── QUOTED PASSAGE

It’s summertime in Texas! That means swimming pools, cicadas, watermelon & peaches, and travel! Here are some things to keep in mind as you plan your trips:
1. If you are planning to visit the United States as a tourist, keep in mind that Customs and Border Protection Officers at the airport or land borders have the final say about whether you may enter. They might search your bags, your phone, or your computer for evidence that you intend to violate the terms of your visa by working, attending public school, or marrying a US citizen (if you intend to stay in the US and apply for a greencard). We have noticed an increase in denied entries at the airports by CBP officers to people from all countries and backgrounds.
2. If you are a permanent resident and you are planning to leave the US on a trip, know that there are requirements for maintenance of your permanent resident status. For example, you cannot commit certain crimes and you must maintain your primary residence in the United States. If you are leaving the US for longer than six months in one journey, you should consider filing a reentry permit at least two months before your departure so that you can protect your status while you are away on a long trip. Also, make sure that you have a clean criminal history before you leave. Even if a criminal incident occurred many years ago and you have since traveled, it could still come up for the first time upon your next entry. Before you go, you should consult with us about whether it is advisable to travel abroad.
3. All noncitizens should be aware of checkpoints and know that you must present proof of status at the checkpoint. For example, everyone who drives to South Padre and back into Central Texas will cross a checkpoint and noncitizens must show lawful status. CBP officers are often placed in airports in the interior of the country, not just at international airports.

────
── DATA SHOWN

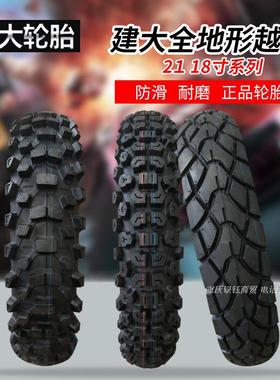 建大80/90/100-21.100/110/120/130/140-18林道ADV越野摩托车轮胎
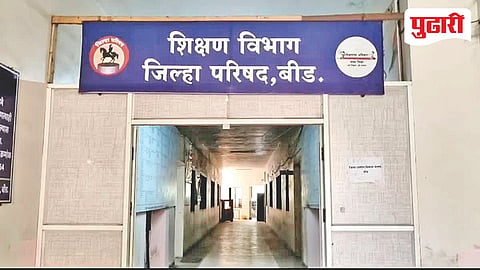 Beed teacher recruitment scam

────

WHAT THE EXERCISE ASKS:
Continue the summer travel advice for noncitizens above, not the listing, picking up right after its final sentence.

EXPECTED ANSWER:
4. If you plan to travel internationally, plan ahead to make sure your documents are valid and won’t expire while you are traveling. Greencard renewals take several months to process. In some cases, you can travel with an expired document and a receipt notice showing that your renewal is pending. For example, if you received a two-year greencard based on marriage and have filed form I-751 to remove the conditions on your card, you can travel with the receipt notice that extends the expired card, your expired card, and a valid passport.
5. An Employment Authorization Document (work permit) is NOT a permit to travel internationally. If you have a work permit you need to consult with an attorney about any international travel because you likely do not have permission to reenter. If you have a pending adjustment of status (I-485) and do not have a travel permit, any international departure will cancel out your pending application!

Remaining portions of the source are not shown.